Spotify will start reserving concert tickets for fans
Reactions to Spotify’s Ticket Reservation Plan
- Many see this as Spotify inching toward a Ticketmaster‑style role and deepening platform lock‑in; non‑Spotify users fear reduced access to tickets.
- Others think it’s a natural extension of “music + live shows” and potentially a good way to get tickets to real fans instead of scalpers.
- Widespread frustration that public companies feel compelled to bolt on adjacent businesses (podcasts, audiobooks, tickets) rather than just doing music streaming well.
Scalping: Problem or Efficient Market?
- One camp: scalping is harmful. It raises prices, excludes poorer/younger fans, degrades audience “vibe,” and lets middlemen extract value without helping artists or fans.

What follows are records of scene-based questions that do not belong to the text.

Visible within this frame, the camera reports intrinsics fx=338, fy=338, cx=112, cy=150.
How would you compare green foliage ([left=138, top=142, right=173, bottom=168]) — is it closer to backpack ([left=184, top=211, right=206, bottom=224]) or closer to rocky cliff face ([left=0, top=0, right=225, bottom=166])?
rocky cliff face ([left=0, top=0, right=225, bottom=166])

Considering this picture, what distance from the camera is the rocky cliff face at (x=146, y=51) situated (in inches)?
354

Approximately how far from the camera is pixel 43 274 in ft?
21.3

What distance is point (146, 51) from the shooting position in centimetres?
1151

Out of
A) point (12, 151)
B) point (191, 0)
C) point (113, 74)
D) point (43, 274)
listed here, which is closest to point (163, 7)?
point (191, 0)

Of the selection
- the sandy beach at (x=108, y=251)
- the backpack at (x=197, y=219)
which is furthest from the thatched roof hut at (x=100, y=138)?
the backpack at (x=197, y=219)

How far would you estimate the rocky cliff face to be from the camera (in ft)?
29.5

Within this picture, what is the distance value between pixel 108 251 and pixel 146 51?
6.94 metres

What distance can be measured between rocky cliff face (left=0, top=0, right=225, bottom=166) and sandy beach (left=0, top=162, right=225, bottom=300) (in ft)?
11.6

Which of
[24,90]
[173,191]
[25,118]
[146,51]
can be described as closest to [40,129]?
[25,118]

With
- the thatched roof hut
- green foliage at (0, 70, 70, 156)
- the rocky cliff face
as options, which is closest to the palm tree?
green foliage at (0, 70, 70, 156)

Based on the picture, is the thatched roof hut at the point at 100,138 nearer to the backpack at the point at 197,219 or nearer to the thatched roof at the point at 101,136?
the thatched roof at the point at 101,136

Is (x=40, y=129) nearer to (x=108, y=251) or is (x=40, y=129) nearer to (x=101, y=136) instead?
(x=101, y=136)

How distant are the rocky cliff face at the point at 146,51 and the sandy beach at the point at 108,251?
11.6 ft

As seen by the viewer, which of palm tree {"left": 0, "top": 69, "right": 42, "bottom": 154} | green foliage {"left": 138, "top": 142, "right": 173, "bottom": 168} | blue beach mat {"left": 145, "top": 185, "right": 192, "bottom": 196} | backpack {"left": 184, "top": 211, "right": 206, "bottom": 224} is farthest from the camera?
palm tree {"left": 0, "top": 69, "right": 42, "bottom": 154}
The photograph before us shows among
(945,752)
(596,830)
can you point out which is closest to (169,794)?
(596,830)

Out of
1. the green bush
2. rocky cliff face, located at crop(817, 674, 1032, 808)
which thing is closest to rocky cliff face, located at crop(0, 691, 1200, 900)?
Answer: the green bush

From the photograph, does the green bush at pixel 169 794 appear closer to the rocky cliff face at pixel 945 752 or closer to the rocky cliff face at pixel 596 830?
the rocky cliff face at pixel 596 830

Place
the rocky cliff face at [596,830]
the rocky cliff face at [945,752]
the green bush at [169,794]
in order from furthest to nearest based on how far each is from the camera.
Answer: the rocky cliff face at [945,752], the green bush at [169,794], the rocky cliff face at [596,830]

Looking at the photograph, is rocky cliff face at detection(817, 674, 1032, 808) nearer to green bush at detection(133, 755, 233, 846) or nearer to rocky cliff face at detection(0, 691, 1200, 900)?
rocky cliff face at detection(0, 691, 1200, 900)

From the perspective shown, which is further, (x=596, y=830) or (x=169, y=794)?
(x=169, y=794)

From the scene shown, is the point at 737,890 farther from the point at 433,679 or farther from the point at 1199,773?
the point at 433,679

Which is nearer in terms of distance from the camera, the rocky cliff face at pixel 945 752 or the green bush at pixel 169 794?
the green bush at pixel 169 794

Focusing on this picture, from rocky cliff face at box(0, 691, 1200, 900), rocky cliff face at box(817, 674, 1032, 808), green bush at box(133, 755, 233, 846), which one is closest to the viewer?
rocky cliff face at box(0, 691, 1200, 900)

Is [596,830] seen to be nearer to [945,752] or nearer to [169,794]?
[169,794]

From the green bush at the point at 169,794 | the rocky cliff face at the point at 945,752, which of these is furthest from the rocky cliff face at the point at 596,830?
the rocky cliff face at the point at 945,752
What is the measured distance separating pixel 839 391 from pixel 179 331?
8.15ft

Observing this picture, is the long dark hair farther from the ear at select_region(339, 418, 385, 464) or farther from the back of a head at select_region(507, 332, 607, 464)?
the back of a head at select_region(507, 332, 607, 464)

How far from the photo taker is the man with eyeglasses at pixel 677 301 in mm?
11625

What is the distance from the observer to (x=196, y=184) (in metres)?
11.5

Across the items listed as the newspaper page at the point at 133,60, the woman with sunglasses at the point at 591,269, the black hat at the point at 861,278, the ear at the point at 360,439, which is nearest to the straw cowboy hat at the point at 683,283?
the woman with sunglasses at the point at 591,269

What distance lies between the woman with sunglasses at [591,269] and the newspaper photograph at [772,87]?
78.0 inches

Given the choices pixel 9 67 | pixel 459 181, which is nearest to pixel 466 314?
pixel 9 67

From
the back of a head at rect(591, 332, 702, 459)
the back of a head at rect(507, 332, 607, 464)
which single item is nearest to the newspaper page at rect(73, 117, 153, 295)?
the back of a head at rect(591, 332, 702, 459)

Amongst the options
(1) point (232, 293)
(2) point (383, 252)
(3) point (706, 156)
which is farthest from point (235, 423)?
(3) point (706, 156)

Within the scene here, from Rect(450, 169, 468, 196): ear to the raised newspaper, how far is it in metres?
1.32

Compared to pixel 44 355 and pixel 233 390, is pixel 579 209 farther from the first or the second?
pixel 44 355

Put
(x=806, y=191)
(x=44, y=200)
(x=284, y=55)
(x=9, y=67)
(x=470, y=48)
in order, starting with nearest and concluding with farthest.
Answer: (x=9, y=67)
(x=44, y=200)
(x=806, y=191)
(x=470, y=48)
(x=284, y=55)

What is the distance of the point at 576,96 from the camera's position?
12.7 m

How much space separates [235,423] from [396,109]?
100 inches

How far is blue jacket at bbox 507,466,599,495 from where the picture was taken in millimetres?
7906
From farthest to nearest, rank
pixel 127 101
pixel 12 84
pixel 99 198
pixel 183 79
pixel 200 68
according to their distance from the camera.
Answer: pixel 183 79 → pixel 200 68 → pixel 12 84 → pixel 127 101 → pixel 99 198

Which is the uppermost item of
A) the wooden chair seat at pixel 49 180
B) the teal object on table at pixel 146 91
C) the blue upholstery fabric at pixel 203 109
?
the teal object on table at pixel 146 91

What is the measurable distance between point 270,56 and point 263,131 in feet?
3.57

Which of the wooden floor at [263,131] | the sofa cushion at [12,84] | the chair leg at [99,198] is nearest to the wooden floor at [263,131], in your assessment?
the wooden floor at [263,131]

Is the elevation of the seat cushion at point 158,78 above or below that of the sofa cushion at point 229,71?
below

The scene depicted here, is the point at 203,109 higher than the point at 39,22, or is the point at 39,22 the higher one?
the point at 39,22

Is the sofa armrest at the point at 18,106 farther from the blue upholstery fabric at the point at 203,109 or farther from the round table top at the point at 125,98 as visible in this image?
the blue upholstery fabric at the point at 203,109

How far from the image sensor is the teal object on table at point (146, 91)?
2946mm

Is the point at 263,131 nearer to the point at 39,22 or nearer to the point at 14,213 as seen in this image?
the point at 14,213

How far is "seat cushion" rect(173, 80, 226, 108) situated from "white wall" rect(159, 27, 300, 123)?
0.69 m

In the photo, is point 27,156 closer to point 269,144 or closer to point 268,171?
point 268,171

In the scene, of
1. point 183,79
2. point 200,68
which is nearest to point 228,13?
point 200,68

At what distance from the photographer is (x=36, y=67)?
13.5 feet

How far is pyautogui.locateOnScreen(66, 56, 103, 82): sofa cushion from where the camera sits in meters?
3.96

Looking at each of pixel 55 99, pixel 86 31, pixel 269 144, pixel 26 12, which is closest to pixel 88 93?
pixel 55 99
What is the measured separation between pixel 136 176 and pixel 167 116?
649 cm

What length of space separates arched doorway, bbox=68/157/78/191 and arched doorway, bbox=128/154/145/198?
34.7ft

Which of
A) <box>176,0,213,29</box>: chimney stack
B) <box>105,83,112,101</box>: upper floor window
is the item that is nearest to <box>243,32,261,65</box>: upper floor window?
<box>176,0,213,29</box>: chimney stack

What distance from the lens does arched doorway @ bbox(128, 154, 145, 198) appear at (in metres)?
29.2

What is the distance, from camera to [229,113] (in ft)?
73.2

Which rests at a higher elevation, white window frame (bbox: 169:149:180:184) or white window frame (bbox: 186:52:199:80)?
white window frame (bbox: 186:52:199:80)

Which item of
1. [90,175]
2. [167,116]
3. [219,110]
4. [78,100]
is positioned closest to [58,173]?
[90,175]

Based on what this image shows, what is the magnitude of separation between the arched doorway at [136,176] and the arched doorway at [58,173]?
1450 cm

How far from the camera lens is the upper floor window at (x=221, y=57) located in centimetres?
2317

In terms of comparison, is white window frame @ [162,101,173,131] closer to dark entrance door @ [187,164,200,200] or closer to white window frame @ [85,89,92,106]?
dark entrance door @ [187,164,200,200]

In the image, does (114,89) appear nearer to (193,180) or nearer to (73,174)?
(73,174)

- Another camp: scalping is just arbitrage. If resale prices are high, original prices were too low; it’s not a basic need, so let markets set prices.
- Some note live shows also serve fan‑building and brand goals, so pure revenue maximization can backfire long‑term.
Anti‑Scalping Proposals and Trade‑offs
- Legal/structural:
- Ban resale above face value; force resale through official platforms at capped prices. Examples from Europe mentioned; critics say side payments and black markets will persist.
- ID‑bound or named tickets with limited transfers, refunds via organizer, and waitlists. Counterpoints: hurts families, kids, sick attendees, and is burdensome.
- Technical/operational:
- Non‑transferable or rotating QR tickets, lotteries with government ID, fan‑club or prior‑attendee presales, auctions or dynamic pricing tiers, physical in‑person sales, livestreams as substitutes.
- Objection: any allowed transfer channel can be abused at scale; enforcement and usability are in tension.
Spotify’s Role vs Existing Monopolies
- Some hope Spotify’s involvement might add competition to Live Nation/Ticketmaster; others think it just adds another tollbooth on a vertically integrated monopoly.
- Concern that tying tickets to streaming history incentivizes bot listening and “stream fraud,” further inflating numbers.
- Supporters argue long‑term listening patterns are harder to fake than joining fan clubs and could let artists reserve cheaper tickets for genuine fans. Skeptics doubt it will meaningfully resist organized scalpers.
Broader Streaming and Music Culture Frustrations
- Many posts digress into dissatisfaction with streaming UX, recommendation quality, app bloat, and perceived neglect of artists’ interests.
- Some users report retreating to Bandcamp, local files, self‑hosted servers, radio, or local scenes to avoid big‑platform dynamics altogether.